Publié le 11 mars 2026
Contexte
Au XIVe siècle, l'Empire ottoman en pleine expansion sous les dynasties des Orhan et Mourad pénètre progressivement dans les Balkans, renversant l'équilibre des pouvoirs établi depuis des siècles. Après la traversée du Bosphore en 1352 et la prise d'Andrinople en 1361, qui devient leur capitale européenne (Edirne), les Ottomans avancent méthodiquement vers l'ouest et le nord. La Bulgarie est vassalisée, la Macédoine conquise, la Thessalie absorbée. En 1371, à la bataille de la Maritsa, une armée serbe est anéantie par les Ottomans sans même que Mourad ait à intervenir personnellement. Les cités-États et royaumes balkaniques (Serbie, Bosnie, Albanie) se retrouvent dans l'étau.
La Serbie, qui avait été la puissance dominante des Balkans sous l'empereur Stefan Dušan (mort en 1355), s'est fragmentée après sa disparition en une mosaïque de principautés rivales. Le prince Lazar Ier Hrebeljanović, qui gouverne la Serbie centrale et le Kosovo depuis 1371, tente de forger une coalition de résistance contre l'avance ottomane. C'est un homme pieux, proche de l'Église orthodoxe, qui comprend que la survie de la Serbie chrétienne dépend d'une action militaire collective. Il reçoit le soutien du roi de Bosnie Tvrtko Ier (le plus puissant souverain bosniaque de l'histoire), du seigneur albanais Balša II et de contingents venus de Croatie, d'Albanie et de Valachie.
Cette coalition n'est cependant pas unanime. Certains nobles serbes, comme Vuk Branković, gendre de Lazar, entretiennent des relations ambiguës avec les Ottomans, jouant un double jeu diplomatique pour protéger leurs propres domaines.

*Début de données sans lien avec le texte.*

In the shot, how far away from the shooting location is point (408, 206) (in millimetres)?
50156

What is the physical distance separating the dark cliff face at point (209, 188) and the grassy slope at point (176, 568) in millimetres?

Les dissensions internes fragilisent l'effort commun. La Serbie médiévale est déchirée entre ceux qui veulent résister et ceux qui préfèrent se soumettre pour survivre. Ce débat entre résistance et compromis hantera la mémoire serbe pendant des siècles.
Le sultan Mourad Ier, à la tête d'une armée aguerrie comprenant les redoutables janissaires, infanterie d'élite recrutée par devshirme, le système de prélèvement d'enfants chrétiens convertis à l'islam —, pénètre en Kosovo au printemps 1389. Il sait que la coalition balkanique représente la dernière résistance organisée avant que les Balkans ne tombent définitivement dans l'orbite ottomane. Pour Lazar, c'est la bataille décisive : vaincre ou voir son monde chrétien-orthodoxe submergé par l'empire islamique.
Déroulement
Le 15 juin 1389, jour de la Saint-Guy (Vidovdan en serbe, date qui deviendra sacrée dans la mémoire nationale), les deux armées se font face sur le vaste Champ des Merles (Kosovo Polje en serbe). La plaine est ouverte, idéale pour les grandes manœuvres de cavalerie. Le terrain favorise l'armée la plus nombreuse et la plus disciplinée.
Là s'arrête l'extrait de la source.